(Collected data)
****************************************

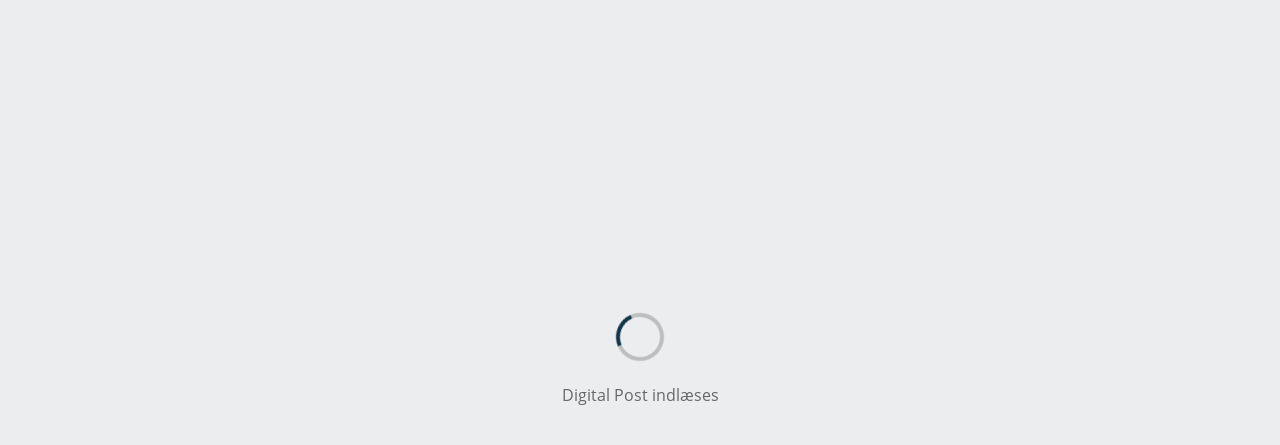

--- FILE ---
content_type: text/html; charset=utf-8
request_url: https://post.borger.dk/send/f36a5f17-de53-41b2-af4f-212946af238c/033fce40-0dbc-4fb2-bf05-223efbb5e208/
body_size: 710
content:
<!DOCTYPE html>
<html lang="da">
<head>
    <meta charset="utf-8" />
    <meta name="viewport" content="width=device-width, initial-scale=1.0,user-scalable=yes" />
    <title>Digital Post på borger.dk</title>
    <script src="/Scripts/app/jQuery/jquery.min.js"></script>
<script src="/dist/bundle.js?70A019A4DD1AB1B05027EFE1F9BA8684EA679E9F9323EB540F1B7BEE2D6D6369"></script>
<script src="/dist/vendor.js?24A8EEC5148793251E627CC80BF1BC8310699495430A435F0F1930A8318BCCD3"></script>
<link href="/dist/style/main.css?0543A7F29B2377CBF6A7F40086411CA31D83C8831C8AF9298893547DD3522C75" rel="stylesheet">
    <link rel="shortcut icon" href="b_fav.ico" type="image/vnd.microsoft.icon" />
    <meta http-equiv="X-UA-Compatible" content="IE=edge" />
    <meta name="description" content="I Digital Post på borger.dk kan du: læse, skrive, besvare, slette, videresende og flytte din Digital Post fra offentlige myndigheder. Du kan også oprette læseadgange.">
</head>
<body class="digitalpost">
    <noscript>JavaScript er déaktiveret i browseren. Aktiver JavaScript for at læse din Digital Post.</noscript>
    <!--Renderinfo-->


<!--DisplayTime 02/02/2026 22:44:41-->
<!--Destination WEB03-->

    <div id="app">
        


    </div>
</body>
</html>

****************************************

Task instructions: Copy the lines of the entries above that mention "html".

Result for this task:
content_type: text/html; charset=utf-8
<!DOCTYPE html>
<html lang="da">
</html>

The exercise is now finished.